I remember Biggie Smalls rapping about letting his tape rock until it popped. It was a phenomenon I completely forgot, as CDs were the move in the 90s. Recently, I purchased a near complete cassette discography of Roberta Flack and the prophetic words of Biggie never rang truer. Roberta’s cassettes stay on full blast, full time in my apartment. Her svelte voice and sassy words ricochet off the peaches, mints, chocolates and salmons of my walls. For the first time, I understand the bliss of letting my tapes rock until their imminent doom.

Something about the way she does what she does moves me to a newly discovered place. Even as I write this, between chopsticks and a soup spoon digging down into miso with spinach, she and Donnie have me rocking to an airily sexy tune. Hearing her, pulls out all of this guilt and unfathomable desire. Others have excited me before. Patti makes me wince, closing my eyes until mere slits remain. Nina makes me roll my head, neck and eyes in perfectly choreographed movements. Dinah makes me lightly toss my head back and curl my lips in the left corner. But Roberta, Roberta does something else. When she calls Jesse back home, I tremble. The solemness is overwhelming. It is the sentimentality that accompanies thoughts of ancient lovers and long extinguished flames. Something about the slow twang that strings her words together makes me crave those mornings, under crisp white duvets, in arms I have outgrown.
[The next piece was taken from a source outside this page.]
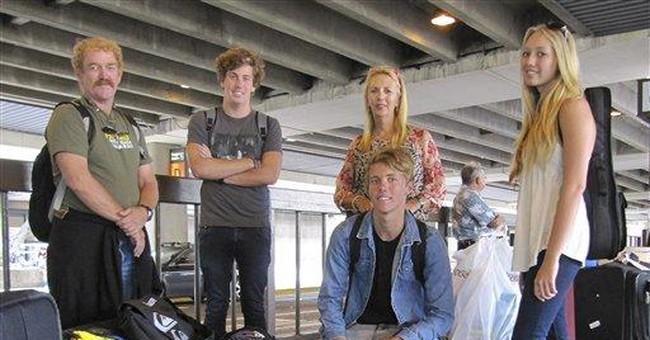 Aussie airline goes under, strands 4,000 travelers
Her plain question, unencumbered by the weight of pride, about the feeling in the morning, opens the wounds I thought were healed, washed of pain and absolved of their emptiness. Reminiscing the ecstasy of holding firmly, finally, a lover chased for eternity, only knowing deep inside that once your façade collapses, their interest vanishes leaves me spent. In the middle of the dishes, wiping the sink, writing a letter, arranging the bromeliad, I am always forced to stop when she begins because I know the feeling, like the intrigue, is always gone at dawn.

When she moans and sighs, breathing life into memories that died long ago, the images of men over the years flash across the landscape of my mind, each one holding a special place and a strange feeling. Why does the regret come so quickly between the eternal pauses and the mild drops in her voice?

My own eyes become heavy, unable to support the weight of lids too old for my years, when she talks about his face. The pure joy of a crush relished in unassuming gazes and telling giggles rushes forward, a fleeting smile lightens my face. Then the sadness comes when she reminds me of the first time I saw so many beautiful faces and endless brown eyes. The shock of light kisses and starving hugs embraces me.

I have been trying to make sense of this for weeks now. What is it about her that makes things so stale seem so fresh? Why do I still remember, so precisely, the lines of his nose and the contours of his cheeks in a dream where his face is not present? How is it that a sensation I have moved away from can come sauntering back into my life as if it never left? Who is Roberta Flack and where does this sentimentality come from?